I continued immediately by redrawing over the top of the mistakes with the brush, redesigning as I went, cussing a blue streak until I had control of it again.

Here I’ve added the cannons.

And redesigned the forecastle.

The final painting.

I pinned it on the wall and moved on to the next painting that involved the Whydah’s capture. Four down, six to month left.


  1. This is something every art student who complains about a 4-week "deadline" should see.

    Gorgeous and staggering as usual.

  2. You're a sick man! Nobody should be THAT good!!!
    You're the best!

  3. Profound changes done, late in the game ... and not a clue left for the viewer (except Muddy Colors followers). That alone is a great achievement, and then there is the painting as a whole. Well done and best of luck for the other paintings to be done still!

  4. Gregory Manchess?
    That like in JACHESCO ?
    Or is that more like CONESSA?
    Point is, we know Al Gore and the Netherlands with Dot had a few things going on with NESSESSCO?
    And so when we see GEOLOGIE with HURE and into Colorado , it's got to be IRENE, NICE, with ACE.
    And so it happens that LA ties VIRGINIA!
    And that got attached to REGIS and OREGON and LIZ.
    And all due to Palm Beach!

  5. Hi Greg, [a follow-up to my similar question in pt 2]
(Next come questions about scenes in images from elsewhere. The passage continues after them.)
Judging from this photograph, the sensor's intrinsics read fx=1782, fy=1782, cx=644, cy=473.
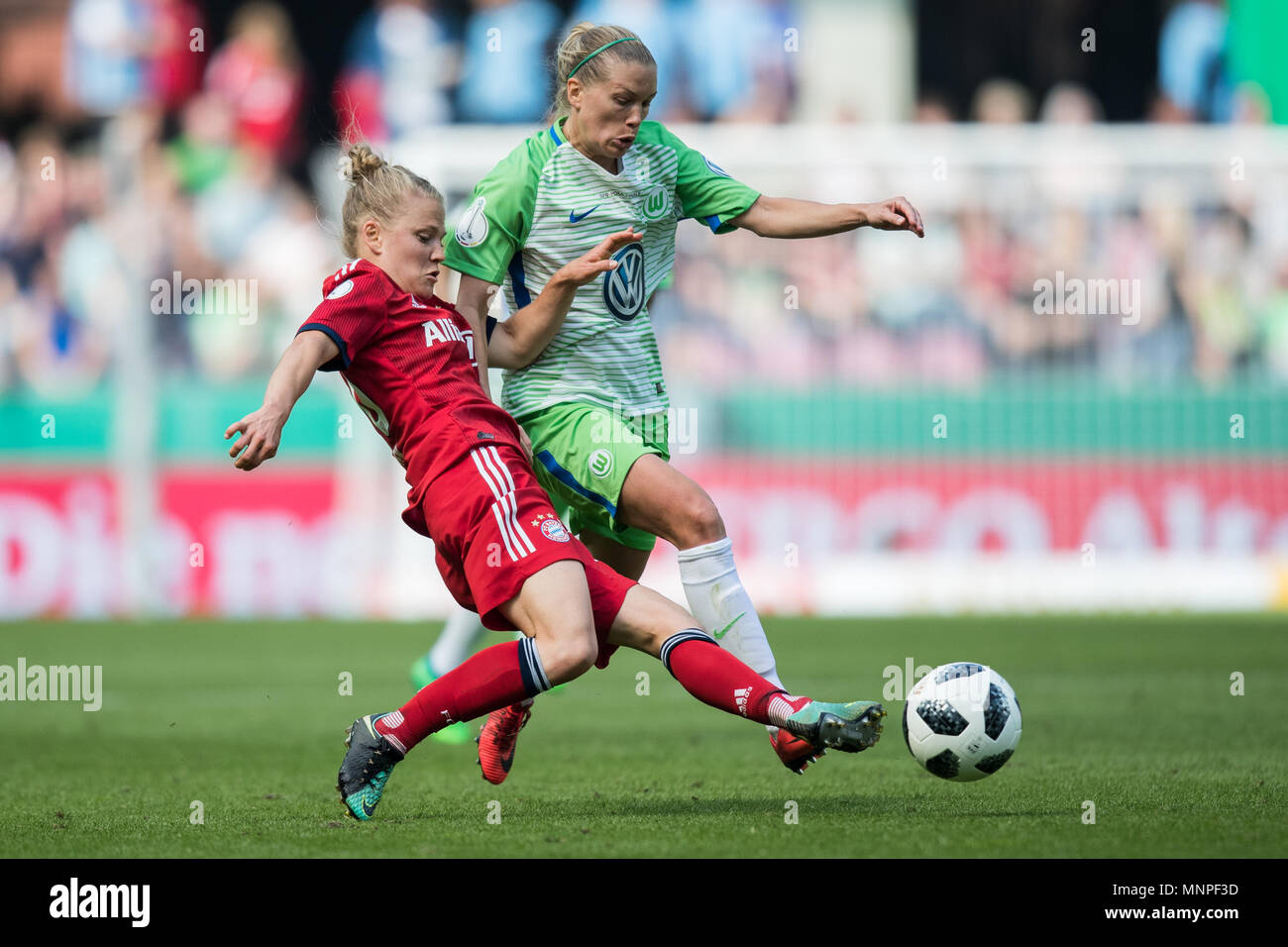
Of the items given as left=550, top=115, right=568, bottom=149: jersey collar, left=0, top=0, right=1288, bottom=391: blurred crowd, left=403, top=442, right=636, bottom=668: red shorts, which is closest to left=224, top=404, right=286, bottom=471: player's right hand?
left=403, top=442, right=636, bottom=668: red shorts

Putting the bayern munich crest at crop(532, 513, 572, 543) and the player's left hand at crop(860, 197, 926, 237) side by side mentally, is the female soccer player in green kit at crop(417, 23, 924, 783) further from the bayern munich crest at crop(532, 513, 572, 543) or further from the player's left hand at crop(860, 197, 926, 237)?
the bayern munich crest at crop(532, 513, 572, 543)

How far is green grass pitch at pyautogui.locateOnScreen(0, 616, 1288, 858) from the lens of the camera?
4.49 meters

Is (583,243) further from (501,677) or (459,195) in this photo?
(459,195)

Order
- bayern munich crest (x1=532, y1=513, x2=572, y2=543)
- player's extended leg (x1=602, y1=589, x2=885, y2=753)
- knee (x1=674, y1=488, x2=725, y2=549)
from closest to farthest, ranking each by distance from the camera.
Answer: player's extended leg (x1=602, y1=589, x2=885, y2=753) → bayern munich crest (x1=532, y1=513, x2=572, y2=543) → knee (x1=674, y1=488, x2=725, y2=549)

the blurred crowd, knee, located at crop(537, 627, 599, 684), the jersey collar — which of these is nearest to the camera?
knee, located at crop(537, 627, 599, 684)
    Looking at your process it looks like you set up your foreground lighting with the captain, followed by mid ground with a crew member with a similar style jacket, and then worked the ocean and large sail. Unlike the Pt 2 article where you had the moonlight as a main light source, part 3 must have been more difficult in that you had lightning and then storm cloud lighting and white water reflections... though it's hard to tell what time of day or night it is. Did they define a time of day for you, or was that your choice? Also, as in part 1 and part 2 it looks like your painting the clothing first to help set up the lighting of your characters faces. Am I reading/following your process correctly? Sorry if I am stating the obvious in some of the above, just trying to make sure I am understanding your approach to these paintings. The fact that you are waiting to paint your characters faces late in the painting is something I don't think I ever tried before. The characters facial expression is where I go first and seems so key, but I definitely see where that is probably not always where you want to start. Thank you for showing your work. Mike Perusse.
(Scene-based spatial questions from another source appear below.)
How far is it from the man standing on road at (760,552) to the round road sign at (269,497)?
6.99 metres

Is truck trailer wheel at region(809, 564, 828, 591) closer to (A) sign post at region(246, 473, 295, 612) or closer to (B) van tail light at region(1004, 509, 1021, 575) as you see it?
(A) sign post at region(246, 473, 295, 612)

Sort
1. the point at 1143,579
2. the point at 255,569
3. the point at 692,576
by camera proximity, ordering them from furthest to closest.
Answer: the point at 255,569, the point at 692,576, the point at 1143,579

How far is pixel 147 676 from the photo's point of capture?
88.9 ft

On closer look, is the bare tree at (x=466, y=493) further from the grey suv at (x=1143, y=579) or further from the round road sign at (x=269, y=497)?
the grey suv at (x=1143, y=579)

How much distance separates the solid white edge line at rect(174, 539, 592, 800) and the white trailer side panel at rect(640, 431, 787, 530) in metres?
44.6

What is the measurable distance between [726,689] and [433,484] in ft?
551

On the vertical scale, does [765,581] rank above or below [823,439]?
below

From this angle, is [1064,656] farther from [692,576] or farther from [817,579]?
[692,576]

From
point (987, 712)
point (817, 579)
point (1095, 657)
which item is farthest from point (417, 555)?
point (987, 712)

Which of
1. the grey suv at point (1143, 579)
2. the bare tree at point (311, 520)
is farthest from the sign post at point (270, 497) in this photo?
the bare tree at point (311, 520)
  6. That actually makes me feel like im on a ship, reminds me a bit too much of my navy days

  7. Wonderful painting Gregory! And a great read too.
    I'm wondering how you go about picking colors that "jive" when you're working on smaller areas and not the whole painting at once?

  8. Thanks, all!

    Mike, because of the flashing lightning, I wanted an overhead whitish light, bleeding softly through some places, in others, more harsh light. So this painting became a stage as well to play light against. It's an overcast time of day, so I had that control again. That's why I waited to paint the faces, as they would be balanced by the light that hit the clothing. if I did the faces first, I'd probably have to keep changing the color of them to fit what made more sense in all the other areas... In short, it was less risky to start with the clothes than the faces.

    Which leads me to your question, Daniel. I start with a very clear vision of what's going on in the lighting concept. From there, as each color goes down, it dictates what color will be next to what, building as I go. Overall lighting affects every single part of a painting scheme, so it all falls in as puzzle pieces. If it's a sunny day, it will dictate using certain must, or else it won't look sunny, or rainy, or wintery, or overcast, or night, on and on.

    Also: Nico, I hope I haven't misguided you or anyone here. The paintings are all done already. I'm just re-counting the process for the Muddy followers! Yep....I made the deadline. But just barely! I trust that doesn't ruin it for you.

    Yet going through the steps and writing about it gets me nervous all over again....

  9. This design blow my mind. I'm taking oil painting lessons, and all I want is to be one day as talented as Gregory Manchess.